Mevcut kadro:
Muslera
Aykut
Ufuk
Eboue
Sabri
Ujfa
Servet
G Zan
H Balta
Çağlar
Ceyhun
Melo
Selçuk
Ayhan
Yekta
Engin
C Kazım
Riera
Elmander
Baros
Altyapı takviye: Semih, E Çolak, Aydın, Anıl, İsmail Berk
Formasyon 4-1-4-1 ve pozisyon alternatif:
Kaleci Muslera / Aykut / Ufuk
Sağ Bek Eboue / Sabri / Ujfa
Merkez Sağ Savunmacı Ujfa / Servet / G Zan / Ceyhun
Merkez Sol Savunmacı Servet / G Zan / H Balta
Sol Bek H Balta / Çağlar
Ön Süpürücü Melo / Ceyhun
Sağ Açık Kazım / Eboue / Sabri / Elmander
Merkez Sağ Orta Saha Selçuk / Yekta / Ayhan / Sabri / Eboue
Merkez Sol Orta Saha Yekta / Engin / Ayhan / Selçuk
Sol Açık Riera / Engin / Eboue
Santrfor Baros / Elmander
***
Omurga üzerinden başlayalım kurgulamaya ve Terim'in zihnindekileri anlamaya.
7 yabancı var ve Elmander'in Baros'un arkasında beklediği her seçim kontenjana takılmıyor.
Eğer 4-4-2 ekseninde Baros & Elmander birlikteliği düşlenirse Ujfa & Riera'dan birinin takımdan kesilmesi gerekecek ki klasik bir açık oyuncusu olan Riera'nın çıkması çift santrfor tercihini anlamsızlaştıracağından, Ujfa kenara gelme olasılığı en yüksek yabancı.
5 yabancı sabit öyleyse her koşulda, Muslera + Eboue + Melo + Riera + Baros.
7 yabancı + 2 yerli kaleciyi çıkartırsak elde yalnızca 11 yerli isim var. Terim joker oyuncular istiyor.

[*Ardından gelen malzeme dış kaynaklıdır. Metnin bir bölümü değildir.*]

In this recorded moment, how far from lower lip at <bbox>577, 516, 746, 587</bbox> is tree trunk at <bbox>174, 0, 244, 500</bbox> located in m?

5 yerli kontenjanı için hiyerarşi oluşturalım, Selçuk, Kazım, Servet sanırım ilk üçte. Onların ardından sırası önemsiz Sabri, G Zan ve H Balta geliyor. 6'lı bir oyuncu topluluğu. Bunun dışında bilinmezlikler taşıyan Yekta, Engin ve Ceyhun ile 9, hesaba katılmayan Çağlar ile 10, emektar Ayhan ile 11 oyuncuya ulaşıyoruz.
Yani Terim Selçuk, Kazım, Servet'i tahtaya yazdıktan sonra 7 oyuncu içinden -Ayhan'ı sayma- ikisini daha belirleyecek.
7'nin 2'li kombinasyonu 21 opsiyon çıkar karşımıza, hesap kabarık, futbol yönünden kabuller yapıp sadeleştirmeye gidelim.
Pozisyonun değişmesi zor görünen oyuncular:
Muslera
XXX
XXX
XXX
XXX
Melo
Kazım
Selçuk
XXX
Riera
Baros
XXX: değişkenlik gösterme olasılığı daha yüksek olan
1) Denklemin en karmaşık kısmı merkez orta sahanın solunun nasıl doldurulacağıyla ilgili. Yekta, Engin, Ayhan pozisyon orjini olarak burada oynayabilir ancak Fatih Hoca farklı bir yöntem deniyor:
Selçuk'u merkez orta sahanın soluna kaydırıp -Arda varken daha anlamlıydı, birbirlerine yakınlaştıklarından- Sabri'yi merkez orta sahanın sağına yerleştirmek gibi.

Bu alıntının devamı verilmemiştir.